But as i reflect on the whole picture i should have handle the frustrated moments better. I take the blame for not turning out to God, i try to do own my own and angry set in. Meeting became a diaster after diaster feeling were hurt including my Pastor. So I wanted to know stay their to show Gods grace and mercy or to leave to what maybe God want me to do. Larry Biue, I beleive that there is not a problem or sny situation to hard for God to solve. Sometimes we as humans can sometimes make a move before God tells us to move. I will say wait on God to lead you in this matter.
While waiting pray even the more so. Not just for yourself but, for your Pastor and the woman involved that God will move on them as well. Stay encourage and be of good cheer for your redeemer draws near. I say wait on the Lord. God Bless. Sis Johnnie. Dan thank you for your sermons on relationships and your blog. Your sermons are very good. I lost my faith and lost the love of my life.
She will not talk to me. I pray and seek counsel…. Thank you and God Bless you Dan. I had the affair because i hadnt heard nice words in so long from a person and i allowed satan to fool me because of how unhappy i was with my husband and all i lived threw. I have had a hard time dealing with it but i think god wanted to bond with me more and not be so worried about what that other person was doing or thinking.
I ve had to learn to trust god more and put everything in his hands and every minute of the day tell my self that god gave everything for me and not to feel like i wasnt worth it that i was trated for some one that was cooler than me. I havent tried to make contact with him at all and neither has he i sometimes wonder was i that easy to forget but i try to feel my self with his love and just glorify him.
Its really been hard and ive cried so much but ive also opened my eyes to see that right now god and my 2 children need me and that i have another angel i lost 9 years ago that loves me too.

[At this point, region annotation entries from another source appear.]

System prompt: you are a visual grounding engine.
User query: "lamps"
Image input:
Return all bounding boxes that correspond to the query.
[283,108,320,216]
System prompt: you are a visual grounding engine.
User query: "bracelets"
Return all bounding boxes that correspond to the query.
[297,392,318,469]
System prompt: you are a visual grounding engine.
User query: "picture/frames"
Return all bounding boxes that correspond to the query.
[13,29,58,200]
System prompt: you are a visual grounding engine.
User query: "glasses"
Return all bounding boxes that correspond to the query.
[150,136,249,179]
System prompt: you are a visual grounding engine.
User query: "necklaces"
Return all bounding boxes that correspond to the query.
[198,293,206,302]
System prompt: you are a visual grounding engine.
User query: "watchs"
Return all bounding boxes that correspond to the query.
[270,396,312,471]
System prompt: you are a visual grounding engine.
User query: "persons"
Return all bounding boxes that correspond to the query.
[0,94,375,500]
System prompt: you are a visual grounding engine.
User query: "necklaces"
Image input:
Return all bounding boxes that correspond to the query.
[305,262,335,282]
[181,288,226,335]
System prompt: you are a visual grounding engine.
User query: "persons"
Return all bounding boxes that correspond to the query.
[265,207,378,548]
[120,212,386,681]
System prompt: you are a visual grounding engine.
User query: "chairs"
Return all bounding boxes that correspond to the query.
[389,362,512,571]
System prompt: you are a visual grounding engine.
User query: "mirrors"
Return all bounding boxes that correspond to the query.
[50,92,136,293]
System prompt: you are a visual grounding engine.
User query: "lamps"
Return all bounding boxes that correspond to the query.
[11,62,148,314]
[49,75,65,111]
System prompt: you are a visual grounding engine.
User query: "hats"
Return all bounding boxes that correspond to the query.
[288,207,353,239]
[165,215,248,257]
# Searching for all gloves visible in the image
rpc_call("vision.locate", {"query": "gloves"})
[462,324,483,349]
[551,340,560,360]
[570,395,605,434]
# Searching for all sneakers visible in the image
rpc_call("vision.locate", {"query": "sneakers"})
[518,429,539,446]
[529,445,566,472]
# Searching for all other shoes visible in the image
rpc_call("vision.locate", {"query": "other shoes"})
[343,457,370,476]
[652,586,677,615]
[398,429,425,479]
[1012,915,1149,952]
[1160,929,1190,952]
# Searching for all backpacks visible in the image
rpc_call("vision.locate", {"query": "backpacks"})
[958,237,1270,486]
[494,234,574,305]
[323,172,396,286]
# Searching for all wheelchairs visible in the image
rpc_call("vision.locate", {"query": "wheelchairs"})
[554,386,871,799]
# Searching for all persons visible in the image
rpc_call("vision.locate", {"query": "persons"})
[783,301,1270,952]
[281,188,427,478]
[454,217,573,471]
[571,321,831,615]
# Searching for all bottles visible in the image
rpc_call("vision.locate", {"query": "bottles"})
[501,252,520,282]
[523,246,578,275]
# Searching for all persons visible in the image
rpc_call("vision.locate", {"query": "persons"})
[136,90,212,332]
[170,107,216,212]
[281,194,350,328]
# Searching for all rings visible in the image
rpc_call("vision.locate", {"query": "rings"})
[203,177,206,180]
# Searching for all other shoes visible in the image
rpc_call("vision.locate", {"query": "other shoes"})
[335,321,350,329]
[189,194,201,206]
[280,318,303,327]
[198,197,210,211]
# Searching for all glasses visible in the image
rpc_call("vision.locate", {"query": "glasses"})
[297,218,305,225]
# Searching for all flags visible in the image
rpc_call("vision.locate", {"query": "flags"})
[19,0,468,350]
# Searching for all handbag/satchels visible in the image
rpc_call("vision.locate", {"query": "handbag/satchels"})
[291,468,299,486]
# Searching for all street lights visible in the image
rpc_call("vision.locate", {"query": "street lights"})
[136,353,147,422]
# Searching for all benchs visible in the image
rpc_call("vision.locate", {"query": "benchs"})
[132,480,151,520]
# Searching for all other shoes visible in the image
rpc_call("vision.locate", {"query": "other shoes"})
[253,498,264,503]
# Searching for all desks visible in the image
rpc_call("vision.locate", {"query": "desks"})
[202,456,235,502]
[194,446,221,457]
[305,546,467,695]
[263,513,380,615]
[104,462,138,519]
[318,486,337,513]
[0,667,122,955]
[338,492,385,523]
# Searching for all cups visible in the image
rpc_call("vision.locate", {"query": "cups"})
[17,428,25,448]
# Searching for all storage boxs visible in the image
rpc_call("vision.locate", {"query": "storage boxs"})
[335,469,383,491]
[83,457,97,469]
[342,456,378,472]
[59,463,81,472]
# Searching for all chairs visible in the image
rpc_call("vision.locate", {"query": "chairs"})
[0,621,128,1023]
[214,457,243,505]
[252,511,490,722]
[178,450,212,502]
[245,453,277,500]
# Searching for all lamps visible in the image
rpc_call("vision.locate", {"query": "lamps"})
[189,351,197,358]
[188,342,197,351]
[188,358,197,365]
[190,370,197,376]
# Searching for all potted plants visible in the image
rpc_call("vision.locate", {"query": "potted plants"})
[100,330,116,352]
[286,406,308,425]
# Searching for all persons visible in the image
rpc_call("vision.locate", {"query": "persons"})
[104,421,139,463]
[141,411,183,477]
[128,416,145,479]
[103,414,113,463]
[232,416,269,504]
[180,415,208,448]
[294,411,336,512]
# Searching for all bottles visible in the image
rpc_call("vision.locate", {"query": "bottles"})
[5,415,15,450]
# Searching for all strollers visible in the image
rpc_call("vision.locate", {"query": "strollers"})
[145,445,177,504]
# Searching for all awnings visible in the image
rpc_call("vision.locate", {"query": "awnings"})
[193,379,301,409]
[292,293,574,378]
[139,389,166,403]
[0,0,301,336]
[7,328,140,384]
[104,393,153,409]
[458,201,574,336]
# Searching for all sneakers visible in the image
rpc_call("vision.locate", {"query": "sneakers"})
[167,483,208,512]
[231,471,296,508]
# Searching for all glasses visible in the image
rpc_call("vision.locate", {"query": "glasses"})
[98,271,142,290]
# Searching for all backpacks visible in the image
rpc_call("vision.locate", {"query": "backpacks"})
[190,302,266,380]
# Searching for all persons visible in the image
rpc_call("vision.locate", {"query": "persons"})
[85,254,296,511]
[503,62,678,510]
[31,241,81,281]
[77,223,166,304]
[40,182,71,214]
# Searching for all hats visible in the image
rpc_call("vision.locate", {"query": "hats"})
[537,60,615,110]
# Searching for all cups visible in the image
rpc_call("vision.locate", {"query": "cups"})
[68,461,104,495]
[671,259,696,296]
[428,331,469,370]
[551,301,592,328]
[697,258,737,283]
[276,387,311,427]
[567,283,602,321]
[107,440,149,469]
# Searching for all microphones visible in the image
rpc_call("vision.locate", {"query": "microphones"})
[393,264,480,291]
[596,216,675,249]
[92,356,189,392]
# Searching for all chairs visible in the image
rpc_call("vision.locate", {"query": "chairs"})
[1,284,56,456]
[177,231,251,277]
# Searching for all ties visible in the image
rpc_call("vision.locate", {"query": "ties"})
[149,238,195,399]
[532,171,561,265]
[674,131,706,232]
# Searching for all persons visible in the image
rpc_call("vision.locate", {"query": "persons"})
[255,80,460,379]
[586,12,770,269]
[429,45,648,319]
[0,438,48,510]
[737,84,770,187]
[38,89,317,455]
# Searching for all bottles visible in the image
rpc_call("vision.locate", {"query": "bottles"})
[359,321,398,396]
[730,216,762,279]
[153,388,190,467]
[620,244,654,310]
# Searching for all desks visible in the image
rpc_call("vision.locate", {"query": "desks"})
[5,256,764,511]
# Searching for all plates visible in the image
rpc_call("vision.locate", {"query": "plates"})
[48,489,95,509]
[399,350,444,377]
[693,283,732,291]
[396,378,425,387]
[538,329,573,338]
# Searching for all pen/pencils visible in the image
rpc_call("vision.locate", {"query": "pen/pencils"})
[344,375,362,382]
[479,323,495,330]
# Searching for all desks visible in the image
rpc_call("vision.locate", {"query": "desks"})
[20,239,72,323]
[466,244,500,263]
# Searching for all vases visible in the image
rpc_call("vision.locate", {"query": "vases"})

Lets all encourage and pray for god not to soully restore those relationships but restore our hearts and heal and that he restores or open new doors for us accourding to his wil like jeremiah says for i know that plans i have for declares the lord not to harm you but to give you a better future.
I pray for my happiness and also that of my former partner. At times our hearts seem to come back, especially in time of crisis. He shares with me his fears and his plans.
At times his heart is closed and bound off to me. Through prayer I had recognized my hand in damaging the sanctity of our relationship through anger, jealousy, insecurity and abuse.
I pray that he could forgive me instead of just forgetting my past wrong. I had not tried when I could to restore this trust but instead moved further from truth by succumbing to others. It is only when i have time alone that i started to see within. I had not trusted and grateful for this gift of his love and care. Seeing that he is much more fulfilled away from me, I could not pray for reconciliation although this is what I want. My fiance left me…I was really good to him, I love the Lord and I faithful.
Actually my fiance was a troubled man. Although he cheated and left me I wanted peace and to just start over. I thought we were in love but noticed he just seemed to hate me.